A soldier in Baghdad, in town for the "surge" and wondering whether things really are as bad as they seem, might want to read FM 3-24, the U.S. military's Counterinsurgency Field Manual, released last December. On Page 1-29, our soldier will find a handy table -- "Successful and unsuccessful counterinsurgency operational practices" -- that outlines the Dos and the Don'ts.

In which column would one place the major decisions of the Bush administration? The dissolution of the Iraqi army, the de-Baathification of the civil service, the failure to guard important historic and cultural sites, the granting of reconstruction contracts to American firms, and the long-term neglect of legal due process -- all correspond to the advice on the "Don't" side of the chart. And that's not accounting for atrocities like those in Falluja, Haditha or Abu Ghraib. The "Dos" column, on the other hand, reads like a list of what the United States has failed to do: meeting the population's needs, expanding secure areas, politically isolating the insurgents, training and equipping Iraqi forces, securing the borders and so on.

If this table serves as a pocket-sized score card, the 280-page manual is a full-bodied treatise on the subject. This is the first new counterinsurgency field manual to appear in 20 years, and as such, it serves as a tacit admission that the American strategy in Iraq is simply not working. The manual's perspective takes on additional significance since its chief author, Gen. David Petraeus, has just taken over as the top commander in the war.

The guy who literally wrote the book on US counterinsurgency tactics goes against his own teachings when he claims the war in Iraq is "winnable".
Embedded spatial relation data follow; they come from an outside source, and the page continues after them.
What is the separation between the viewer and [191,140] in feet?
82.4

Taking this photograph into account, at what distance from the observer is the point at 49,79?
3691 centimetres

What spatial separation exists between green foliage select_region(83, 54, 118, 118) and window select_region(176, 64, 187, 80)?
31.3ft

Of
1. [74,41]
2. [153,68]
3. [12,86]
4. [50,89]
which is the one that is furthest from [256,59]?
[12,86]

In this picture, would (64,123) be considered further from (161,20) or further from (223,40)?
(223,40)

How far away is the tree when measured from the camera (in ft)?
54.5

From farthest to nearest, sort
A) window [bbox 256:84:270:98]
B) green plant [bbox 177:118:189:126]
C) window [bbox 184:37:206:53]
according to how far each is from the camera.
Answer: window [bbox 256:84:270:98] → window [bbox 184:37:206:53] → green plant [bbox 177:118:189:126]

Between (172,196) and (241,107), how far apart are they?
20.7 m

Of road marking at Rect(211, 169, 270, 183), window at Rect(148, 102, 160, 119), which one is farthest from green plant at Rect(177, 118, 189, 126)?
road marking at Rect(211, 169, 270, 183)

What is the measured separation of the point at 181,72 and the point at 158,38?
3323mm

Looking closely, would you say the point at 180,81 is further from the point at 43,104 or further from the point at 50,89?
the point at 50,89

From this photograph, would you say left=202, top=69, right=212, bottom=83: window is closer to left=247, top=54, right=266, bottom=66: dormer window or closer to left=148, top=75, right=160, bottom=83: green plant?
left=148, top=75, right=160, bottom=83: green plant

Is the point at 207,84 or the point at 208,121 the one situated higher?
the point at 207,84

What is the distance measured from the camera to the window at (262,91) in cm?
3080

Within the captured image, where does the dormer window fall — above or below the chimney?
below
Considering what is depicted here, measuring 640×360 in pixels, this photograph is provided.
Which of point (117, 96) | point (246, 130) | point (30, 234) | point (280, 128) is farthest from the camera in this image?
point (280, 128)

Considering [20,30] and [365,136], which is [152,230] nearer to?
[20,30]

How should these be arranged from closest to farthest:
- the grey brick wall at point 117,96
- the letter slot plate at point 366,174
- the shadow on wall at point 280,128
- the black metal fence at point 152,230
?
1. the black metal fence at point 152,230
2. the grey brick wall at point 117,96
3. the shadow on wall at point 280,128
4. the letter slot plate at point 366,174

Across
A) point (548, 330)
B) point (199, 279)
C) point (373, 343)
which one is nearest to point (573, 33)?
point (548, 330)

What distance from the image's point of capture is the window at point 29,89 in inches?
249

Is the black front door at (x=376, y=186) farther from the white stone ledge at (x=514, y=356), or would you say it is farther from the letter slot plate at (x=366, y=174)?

So which time were you lying, General? When you told the American people that you could win an unwinnable war because doing so might help your career or when you wrote the manual that our troops must use when they go into battle?

If we don't get this administration out of office and stop this war, the US and the Iraqi people are in for more bloodshed and more looting of their treasuries by Bush stockholders.

1 comment:

Paul Hue said...

Nadir: I agree with you and the Alternet author. However, I certainly hope that the advocates of freedom / democracy win, and hope that Bush and his leadership count in that number.